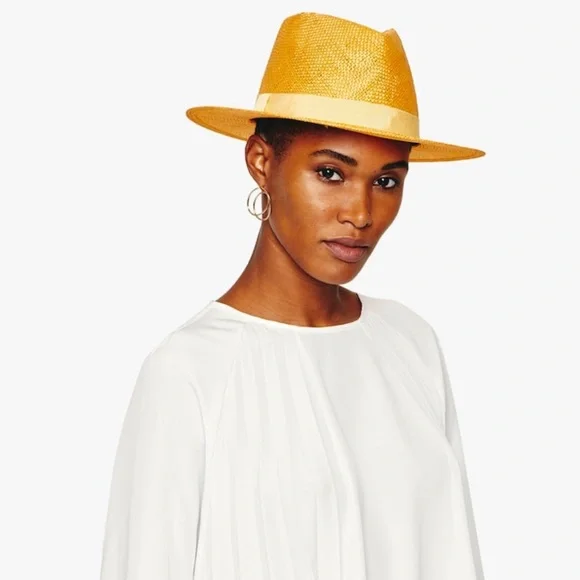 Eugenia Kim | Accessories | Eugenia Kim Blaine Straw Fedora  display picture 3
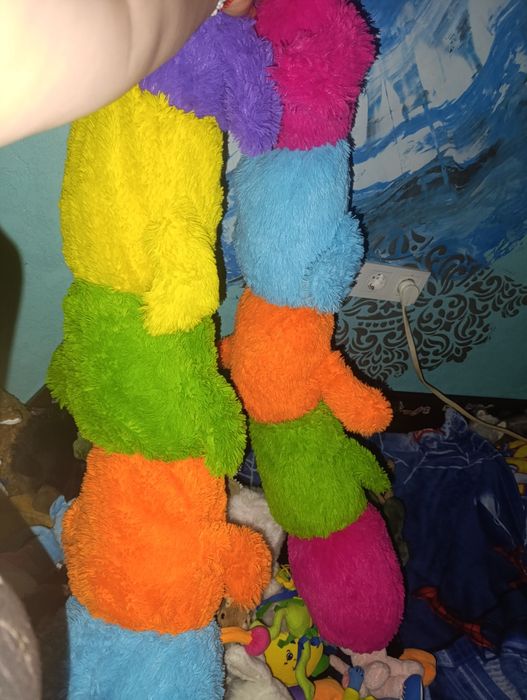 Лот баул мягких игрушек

---

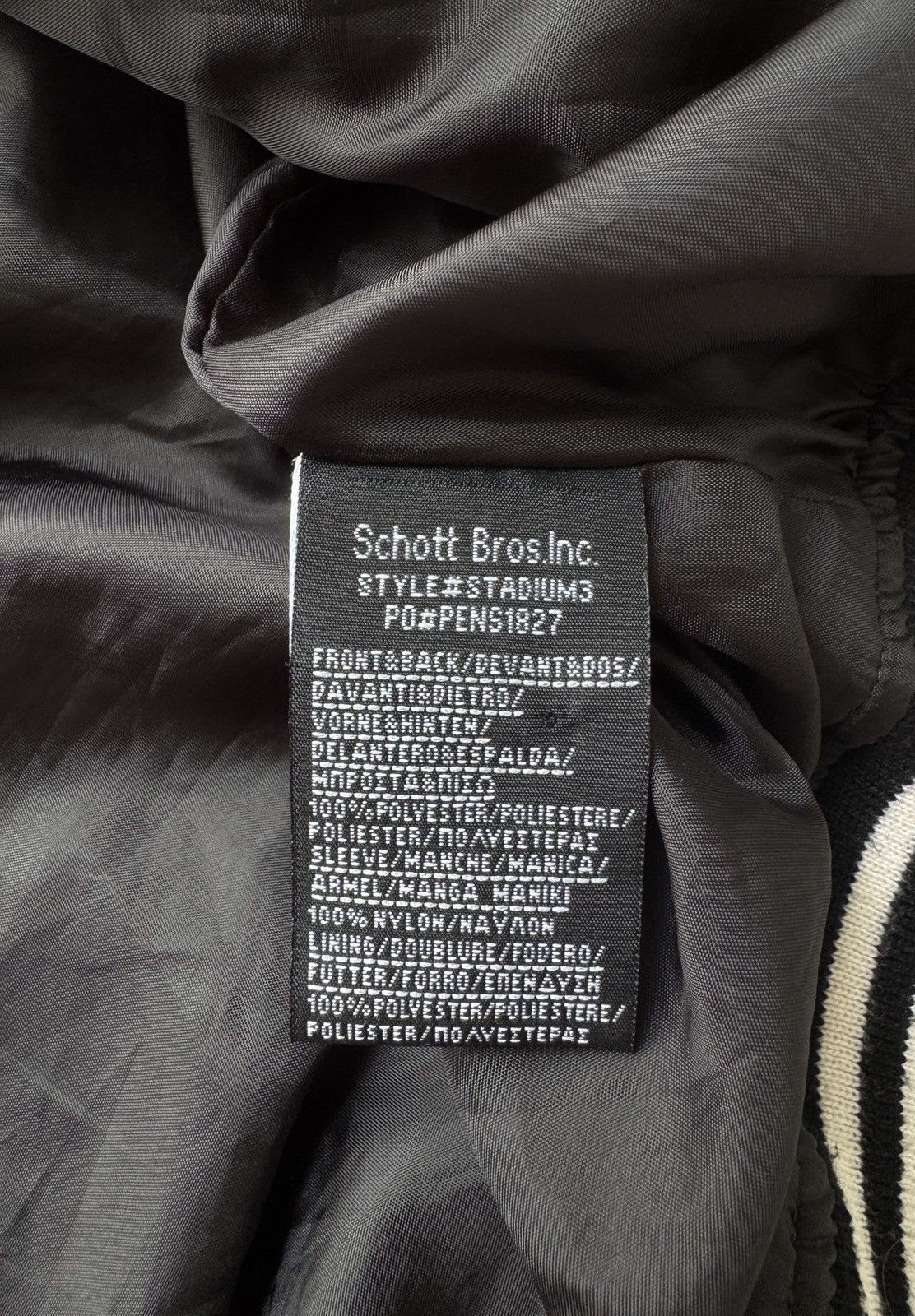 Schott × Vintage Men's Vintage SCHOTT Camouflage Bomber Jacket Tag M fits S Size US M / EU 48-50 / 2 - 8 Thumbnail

# Requirement
Starting at the line above that holds "Eugenia Kim |", repeat every line exactly down to and including the line that holds "Лот баул мягких игрушек", then stop. Do not carry over any pictures.

# Written solution
 Eugenia Kim | Accessories | Eugenia Kim Blaine Straw Fedora  display picture 3
 Лот баул мягких игрушек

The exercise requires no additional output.